“It’s going to get a lot more personal,” highlighted Saara Malkamaäki of SITRA (Finland), the Finnish organisation which sponsored this session. People themselves will be much more intensively involved in managing, adding to, and sharing their own data.
Much of what will be achieved will take place through people working together to shift the general notion of a data economy to a fair data economy, with its focus on the ethical creation of data-based products and services.
SITRA colleague, Markus Kalliola, summed up the basic six principles that underpin a fair data economy. SITRA has calculated what is the potential competitive advantage feasible through the use of these principles and what impact they will have by 2030.
Practical examples of functioning good practices in the field of health data came from Mariana Meiro of SPMS (Portugal) and Thomas Grandell of Etsimo Oy (Finland).
Mariano Votta of the Active Citizenship Network (Italy), a participant in the session’s panel, wanted to know who, more precisely, in the future will be in charge of enhancing people’s health (data) literacy. In terms of who could/should get involved in citizens’ generated data sharing, in the words of Dipak Kalra of I˜HD (Belgium), “If nobody is going to be a clear winner, perhaps we could all cooperate on co-creating the rules of data engagement.”
✅ ePolls: This session was full of ePolls. In the first poll, audience members did not think that today’s sharing of data is yet ‘in balance’ among all the stakeholders involved: overall, they perceived a predominant imbalance in favour of companies. Second, attendees were clear that there is a competitive advantage to complying with the principles of a fair data economy. Third, on what would help citizens the most in terms of data, attendees thought the benefits of person-centric health data sharing need to be communicated and data literacy needs to be enhanced.
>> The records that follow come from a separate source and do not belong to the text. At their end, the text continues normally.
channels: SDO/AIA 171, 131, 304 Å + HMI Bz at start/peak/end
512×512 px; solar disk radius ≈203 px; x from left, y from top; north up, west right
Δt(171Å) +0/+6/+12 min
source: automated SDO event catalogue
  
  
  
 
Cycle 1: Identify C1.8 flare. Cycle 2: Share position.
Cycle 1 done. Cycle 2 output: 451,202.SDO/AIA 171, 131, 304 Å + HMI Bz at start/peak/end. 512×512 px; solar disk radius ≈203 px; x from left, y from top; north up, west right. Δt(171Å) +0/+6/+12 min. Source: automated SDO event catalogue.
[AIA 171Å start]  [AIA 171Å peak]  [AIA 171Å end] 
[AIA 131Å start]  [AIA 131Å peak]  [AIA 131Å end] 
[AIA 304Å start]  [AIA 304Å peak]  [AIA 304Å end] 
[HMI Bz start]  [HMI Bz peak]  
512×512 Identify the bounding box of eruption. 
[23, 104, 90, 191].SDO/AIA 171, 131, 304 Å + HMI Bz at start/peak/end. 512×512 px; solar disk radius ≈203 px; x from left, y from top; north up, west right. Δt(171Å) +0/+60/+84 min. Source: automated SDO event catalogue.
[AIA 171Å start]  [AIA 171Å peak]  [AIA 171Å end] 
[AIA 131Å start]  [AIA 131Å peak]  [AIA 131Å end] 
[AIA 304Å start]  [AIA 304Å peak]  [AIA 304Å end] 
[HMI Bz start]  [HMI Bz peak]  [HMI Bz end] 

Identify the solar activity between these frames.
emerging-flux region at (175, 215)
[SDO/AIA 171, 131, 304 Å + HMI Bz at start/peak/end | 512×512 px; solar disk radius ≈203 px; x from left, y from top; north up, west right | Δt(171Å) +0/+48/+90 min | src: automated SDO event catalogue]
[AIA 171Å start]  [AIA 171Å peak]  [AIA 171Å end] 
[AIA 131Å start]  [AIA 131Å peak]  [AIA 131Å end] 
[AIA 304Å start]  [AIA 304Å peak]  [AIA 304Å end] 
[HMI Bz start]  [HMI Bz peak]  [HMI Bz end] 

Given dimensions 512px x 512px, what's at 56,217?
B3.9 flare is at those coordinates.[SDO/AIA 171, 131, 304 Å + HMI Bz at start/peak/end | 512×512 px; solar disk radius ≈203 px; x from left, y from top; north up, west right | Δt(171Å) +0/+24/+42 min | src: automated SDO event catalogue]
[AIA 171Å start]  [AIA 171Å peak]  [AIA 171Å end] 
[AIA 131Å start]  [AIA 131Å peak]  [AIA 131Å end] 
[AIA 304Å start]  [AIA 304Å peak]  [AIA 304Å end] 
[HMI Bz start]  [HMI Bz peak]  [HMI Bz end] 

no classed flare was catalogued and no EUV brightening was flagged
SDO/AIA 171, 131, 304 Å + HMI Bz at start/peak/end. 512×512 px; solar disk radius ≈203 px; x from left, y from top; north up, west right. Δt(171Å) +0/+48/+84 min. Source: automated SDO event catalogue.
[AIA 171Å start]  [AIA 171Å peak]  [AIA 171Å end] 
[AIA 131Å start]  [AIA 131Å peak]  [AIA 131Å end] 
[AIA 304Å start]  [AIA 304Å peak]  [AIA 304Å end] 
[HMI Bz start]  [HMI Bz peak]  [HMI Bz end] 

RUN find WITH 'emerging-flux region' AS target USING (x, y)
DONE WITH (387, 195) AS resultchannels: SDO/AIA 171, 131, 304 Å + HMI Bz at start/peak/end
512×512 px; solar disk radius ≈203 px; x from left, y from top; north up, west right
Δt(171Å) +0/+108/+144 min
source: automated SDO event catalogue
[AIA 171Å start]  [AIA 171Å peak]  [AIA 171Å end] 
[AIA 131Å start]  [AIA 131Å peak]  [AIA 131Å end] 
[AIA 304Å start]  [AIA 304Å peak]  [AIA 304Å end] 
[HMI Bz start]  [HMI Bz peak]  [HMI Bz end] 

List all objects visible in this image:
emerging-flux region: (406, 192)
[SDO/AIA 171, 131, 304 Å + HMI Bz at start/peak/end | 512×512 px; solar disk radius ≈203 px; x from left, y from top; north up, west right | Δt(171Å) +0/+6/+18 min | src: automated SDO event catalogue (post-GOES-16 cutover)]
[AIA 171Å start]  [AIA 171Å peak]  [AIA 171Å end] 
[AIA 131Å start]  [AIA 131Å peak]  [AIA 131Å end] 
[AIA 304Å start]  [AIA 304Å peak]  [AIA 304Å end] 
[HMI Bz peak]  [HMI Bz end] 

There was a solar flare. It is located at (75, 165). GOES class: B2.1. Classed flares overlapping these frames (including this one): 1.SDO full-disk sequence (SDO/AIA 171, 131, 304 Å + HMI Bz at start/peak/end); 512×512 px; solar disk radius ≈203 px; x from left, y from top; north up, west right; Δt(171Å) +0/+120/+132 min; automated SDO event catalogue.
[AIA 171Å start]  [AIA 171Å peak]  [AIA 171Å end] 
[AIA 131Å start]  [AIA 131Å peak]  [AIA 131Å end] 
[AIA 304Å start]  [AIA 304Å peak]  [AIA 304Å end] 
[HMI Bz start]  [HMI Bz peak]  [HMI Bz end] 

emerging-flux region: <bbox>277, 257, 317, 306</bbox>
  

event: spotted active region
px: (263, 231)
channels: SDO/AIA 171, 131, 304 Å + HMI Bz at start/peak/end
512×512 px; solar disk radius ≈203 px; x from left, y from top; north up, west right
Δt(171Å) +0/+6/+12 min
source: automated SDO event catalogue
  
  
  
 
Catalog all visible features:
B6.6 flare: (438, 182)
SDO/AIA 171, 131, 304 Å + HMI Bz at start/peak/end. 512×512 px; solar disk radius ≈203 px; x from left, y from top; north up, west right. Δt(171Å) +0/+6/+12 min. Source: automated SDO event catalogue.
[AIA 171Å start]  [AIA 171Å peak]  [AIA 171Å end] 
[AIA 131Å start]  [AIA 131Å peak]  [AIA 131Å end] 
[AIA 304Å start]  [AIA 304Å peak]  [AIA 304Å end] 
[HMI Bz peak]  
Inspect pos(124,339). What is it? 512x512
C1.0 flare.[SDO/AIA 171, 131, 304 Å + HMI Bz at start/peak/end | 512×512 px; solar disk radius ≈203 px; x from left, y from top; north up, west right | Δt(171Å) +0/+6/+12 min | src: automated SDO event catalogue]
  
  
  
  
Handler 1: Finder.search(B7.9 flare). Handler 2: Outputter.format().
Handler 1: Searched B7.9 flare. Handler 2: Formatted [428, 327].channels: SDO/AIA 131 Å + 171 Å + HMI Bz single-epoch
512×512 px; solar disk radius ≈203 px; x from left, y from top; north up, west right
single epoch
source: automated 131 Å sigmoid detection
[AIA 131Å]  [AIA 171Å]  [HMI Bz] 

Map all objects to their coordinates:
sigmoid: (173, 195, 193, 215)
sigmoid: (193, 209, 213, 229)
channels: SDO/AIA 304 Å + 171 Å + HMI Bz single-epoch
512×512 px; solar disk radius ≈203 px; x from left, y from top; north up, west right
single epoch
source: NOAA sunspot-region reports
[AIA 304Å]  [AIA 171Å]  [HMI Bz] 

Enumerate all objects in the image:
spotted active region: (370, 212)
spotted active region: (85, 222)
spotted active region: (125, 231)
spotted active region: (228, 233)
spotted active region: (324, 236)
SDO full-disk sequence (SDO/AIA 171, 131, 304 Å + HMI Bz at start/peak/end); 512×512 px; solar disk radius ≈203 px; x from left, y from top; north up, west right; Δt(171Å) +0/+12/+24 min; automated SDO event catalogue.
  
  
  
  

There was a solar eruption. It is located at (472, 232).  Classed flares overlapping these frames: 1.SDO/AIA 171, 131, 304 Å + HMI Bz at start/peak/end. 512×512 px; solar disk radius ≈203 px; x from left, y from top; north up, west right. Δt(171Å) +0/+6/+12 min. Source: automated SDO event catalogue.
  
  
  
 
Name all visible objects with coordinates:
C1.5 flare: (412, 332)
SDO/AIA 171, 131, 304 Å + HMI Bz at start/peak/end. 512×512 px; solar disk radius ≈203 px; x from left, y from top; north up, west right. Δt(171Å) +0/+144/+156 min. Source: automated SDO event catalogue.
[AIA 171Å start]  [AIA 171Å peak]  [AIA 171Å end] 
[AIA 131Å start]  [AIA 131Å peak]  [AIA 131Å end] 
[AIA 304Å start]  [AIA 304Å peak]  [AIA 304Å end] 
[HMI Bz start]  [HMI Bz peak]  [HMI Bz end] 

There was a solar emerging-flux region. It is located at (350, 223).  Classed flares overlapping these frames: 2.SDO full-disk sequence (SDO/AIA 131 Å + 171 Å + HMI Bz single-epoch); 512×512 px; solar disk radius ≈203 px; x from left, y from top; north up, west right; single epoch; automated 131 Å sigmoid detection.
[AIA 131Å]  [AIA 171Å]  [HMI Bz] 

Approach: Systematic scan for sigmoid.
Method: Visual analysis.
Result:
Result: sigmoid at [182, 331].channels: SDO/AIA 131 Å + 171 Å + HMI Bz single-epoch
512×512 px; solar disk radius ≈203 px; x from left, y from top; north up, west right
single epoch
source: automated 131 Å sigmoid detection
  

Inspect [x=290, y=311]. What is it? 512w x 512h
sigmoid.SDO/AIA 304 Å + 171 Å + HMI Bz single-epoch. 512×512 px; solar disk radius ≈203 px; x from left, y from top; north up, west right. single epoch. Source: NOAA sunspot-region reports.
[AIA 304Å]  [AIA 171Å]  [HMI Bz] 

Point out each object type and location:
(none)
🗣️ Discussions: In this session, discussions among the Symposium attendees ranged over two levels: one involved citizens, the other organisations. In terms of citizens, they covered citizens’ trust of data sharing (and often lack of it), in particular, in terms of the use of mobile apps; people’s or patients’ empowerment; and the appropriate types of education needed to encourage people/patients to feel confident about sharing data. Organisationally, there was considerable interest in privacy as a ‘network property’ rather than as an individual attribute; the ways in which data cooperatives work; how data cooperatives are or should be financed; and what kinds of analogies are appropriate when making comparisons between the healthcare sector and other administrative or industrial sectors e.g., the financing or banking sectors.